On Mon, 18.07.16 17:00, Ondřej Vašík (ovasik(a)redhat.com) wrote:
> So what do you propose instead? Just stick our heads in the
sand,
> ignore the issue, accept that in containers all files in /proc now
> sometimes show up as owned by the literal "65534" user and sometimes
> as owned by "nfsnobody", depending on whether the NFS utils package is
> in the mix or not, even though userns has really *nothing* to do with
> NFS?
No, that's not my proposal as you can read in my "we should find some
way how to solve it." ;)
I even proposed other way - changing overflowid/overflowgid
through /proc/sys/fs/overflowgid and /proc/sys/fs/overflowuid - that
should work - although changing documented defaults is usually not the
best way - so I don't think this is the right way to solve this
either.
I'd be be very careful with that, as this would mean files with the
old UIDs would suddenly change ownership, and code might lose access.
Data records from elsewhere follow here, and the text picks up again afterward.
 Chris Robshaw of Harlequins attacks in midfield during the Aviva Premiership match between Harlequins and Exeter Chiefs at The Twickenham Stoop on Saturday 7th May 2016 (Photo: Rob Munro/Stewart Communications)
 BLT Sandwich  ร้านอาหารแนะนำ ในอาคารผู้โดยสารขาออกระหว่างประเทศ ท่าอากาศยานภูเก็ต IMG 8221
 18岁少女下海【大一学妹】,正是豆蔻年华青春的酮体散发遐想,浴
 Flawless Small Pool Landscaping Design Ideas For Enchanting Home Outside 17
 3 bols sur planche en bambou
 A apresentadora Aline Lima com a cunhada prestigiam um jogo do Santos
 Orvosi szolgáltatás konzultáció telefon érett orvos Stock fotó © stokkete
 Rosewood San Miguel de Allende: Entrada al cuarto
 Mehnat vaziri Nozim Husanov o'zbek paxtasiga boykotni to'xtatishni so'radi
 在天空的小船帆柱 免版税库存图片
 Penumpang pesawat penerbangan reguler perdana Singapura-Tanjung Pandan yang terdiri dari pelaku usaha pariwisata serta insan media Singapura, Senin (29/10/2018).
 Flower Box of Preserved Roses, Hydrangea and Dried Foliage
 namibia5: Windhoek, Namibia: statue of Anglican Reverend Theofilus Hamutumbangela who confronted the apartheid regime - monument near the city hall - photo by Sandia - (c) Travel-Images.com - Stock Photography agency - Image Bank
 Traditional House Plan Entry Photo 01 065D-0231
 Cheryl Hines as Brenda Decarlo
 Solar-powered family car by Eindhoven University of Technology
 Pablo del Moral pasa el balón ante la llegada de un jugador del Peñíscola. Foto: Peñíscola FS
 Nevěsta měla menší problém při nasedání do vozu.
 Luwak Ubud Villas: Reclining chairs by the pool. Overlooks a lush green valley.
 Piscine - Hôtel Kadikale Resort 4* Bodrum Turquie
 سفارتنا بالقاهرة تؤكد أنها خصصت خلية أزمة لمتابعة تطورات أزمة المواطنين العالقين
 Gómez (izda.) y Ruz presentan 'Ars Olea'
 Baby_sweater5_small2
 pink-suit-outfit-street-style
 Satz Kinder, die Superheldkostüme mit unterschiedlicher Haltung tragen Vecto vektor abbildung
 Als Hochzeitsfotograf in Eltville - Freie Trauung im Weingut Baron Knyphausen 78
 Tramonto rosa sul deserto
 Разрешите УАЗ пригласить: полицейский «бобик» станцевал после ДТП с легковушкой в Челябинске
I am pretty sure that of the two bad solutions of changing the name of
the user or changing the UID of it, the latter is much worse than the
former...
> Another option could be to simply define both name mappings in
> /etc/passwd. i.e. list both the nfsnobody → 65534 mapping in it as
> well as nobody → 65534. This is only semi-supported though, and might
> just shift brokeness around... (a slightly different alternative could
> be to implement the "nobody" mapping in an explicit NSS module that is
> ordered after "files", and drop it from /etc/passwd. That way whatever
> is defined in /etc/passwd would take precedence, but if "nobody" is
> explicitly requested it would also be mapped, but would not show up in
> the user listing of "getent passwd". In effect, /etc/passwd and
> "getent passwd" would only show unique UID mappings that way, even
> though "nobody" stays always resolvable).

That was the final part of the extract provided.